European Union takes Hungary to top court over crackdown 'aimed at George Soros'

European Union takes Hungary to top court over crackdown 'aimed at George Soros'

The European Commission took the Czech Republic, Hungary and Poland to the European Court of Justice Thursday over their failure to accept the required quotas for refugees.

The move shows the determination in Brussels to enforce the controversial scheme launched at the height of the migrant crisis in 2015 to share 160,000 refugees around the bloc and ease the burden on Greece and Italy.

The refugee relocation plan was adopted in a legally binding vote by a majority of European Union member states, but not the three refusing to take part.

Newly elected premier Andrej Babiš said it was wrong to force migrants on unwilling nations, while his spokesman denounced the quota system as "interfer [ence] in the Czech Republic's internal affairs".

The dispute has highlighted the deep divisions among Europeans over how best to handle the migrant wave, which saw more than one million people enter Europe in 2015, mostly from Turkey to the Greek islands and across the Mediterranean to Italy.

Poland's rightwing government is also in the EU's legal crosshairs.

This morning on emerging judicial precedent, said Deputy head of the European Commission Frans Timmerman.

"Going to court is always the instrument of last resort".

Foreign Minister Witold Waszczykowski also pointed to the fact Poland issued more than a million work permits past year alone for migrants from the country's conflict-stricken neighbour Ukraine.

Waszczykowski said that Poland's position towards European Union's (EU) decision on refugee relocation remains clear, that is unchanged for two years when EU implemented its refugee policy.

Referral to the CJEU is the third step in the infringement procedure, coming the same day as the EC also announced it had referred Hungary to the court in separate infringement proceedings related to amendments to the country's Higher Education Law and legislation on foreign-funded NGOs.

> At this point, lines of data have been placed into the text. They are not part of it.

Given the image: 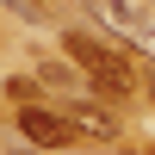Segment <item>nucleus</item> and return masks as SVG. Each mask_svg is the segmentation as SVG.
I'll use <instances>...</instances> for the list:
<instances>
[{
    "label": "nucleus",
    "instance_id": "1",
    "mask_svg": "<svg viewBox=\"0 0 155 155\" xmlns=\"http://www.w3.org/2000/svg\"><path fill=\"white\" fill-rule=\"evenodd\" d=\"M62 56L74 62V68L87 74V81L99 87V93H130L137 87V68H130V56H124V50H112V44H99V37H87L81 25H74V31H62Z\"/></svg>",
    "mask_w": 155,
    "mask_h": 155
},
{
    "label": "nucleus",
    "instance_id": "2",
    "mask_svg": "<svg viewBox=\"0 0 155 155\" xmlns=\"http://www.w3.org/2000/svg\"><path fill=\"white\" fill-rule=\"evenodd\" d=\"M12 124H19V137H25L31 149H68V143H74V124H68V112L44 106V99H25Z\"/></svg>",
    "mask_w": 155,
    "mask_h": 155
},
{
    "label": "nucleus",
    "instance_id": "3",
    "mask_svg": "<svg viewBox=\"0 0 155 155\" xmlns=\"http://www.w3.org/2000/svg\"><path fill=\"white\" fill-rule=\"evenodd\" d=\"M93 6V19L106 25L112 37H124V44H143V50H155V12H143L137 0H87Z\"/></svg>",
    "mask_w": 155,
    "mask_h": 155
},
{
    "label": "nucleus",
    "instance_id": "4",
    "mask_svg": "<svg viewBox=\"0 0 155 155\" xmlns=\"http://www.w3.org/2000/svg\"><path fill=\"white\" fill-rule=\"evenodd\" d=\"M37 87H50V93H81L87 74L74 68L68 56H44V62H37Z\"/></svg>",
    "mask_w": 155,
    "mask_h": 155
},
{
    "label": "nucleus",
    "instance_id": "5",
    "mask_svg": "<svg viewBox=\"0 0 155 155\" xmlns=\"http://www.w3.org/2000/svg\"><path fill=\"white\" fill-rule=\"evenodd\" d=\"M68 124H74V137H93V143L118 137V118L99 112V106H81V93H74V106H68Z\"/></svg>",
    "mask_w": 155,
    "mask_h": 155
},
{
    "label": "nucleus",
    "instance_id": "6",
    "mask_svg": "<svg viewBox=\"0 0 155 155\" xmlns=\"http://www.w3.org/2000/svg\"><path fill=\"white\" fill-rule=\"evenodd\" d=\"M6 6H12V12H19V19H25V25H44V0H6Z\"/></svg>",
    "mask_w": 155,
    "mask_h": 155
},
{
    "label": "nucleus",
    "instance_id": "7",
    "mask_svg": "<svg viewBox=\"0 0 155 155\" xmlns=\"http://www.w3.org/2000/svg\"><path fill=\"white\" fill-rule=\"evenodd\" d=\"M6 93H12V99L25 106V99H37V81H25V74H12V81H6Z\"/></svg>",
    "mask_w": 155,
    "mask_h": 155
}]
</instances>
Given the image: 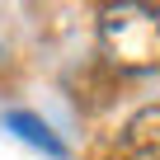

On the Hungarian asylum law, a response from Budapest to a letter from the Commission was "found to be unsatisfactory as it failed to address the majority of the concerns", the Commission said in a statement.

At the core of both laws are the Hungarian government's efforts to curtail the influence of Hungarian-American financier George Soros in Hungary.

In June, Hungary approved a law aimed at forcing civil society groups receiving more than €24,000 annually in overseas funding to register as a "foreign-supported organisation", or face closure.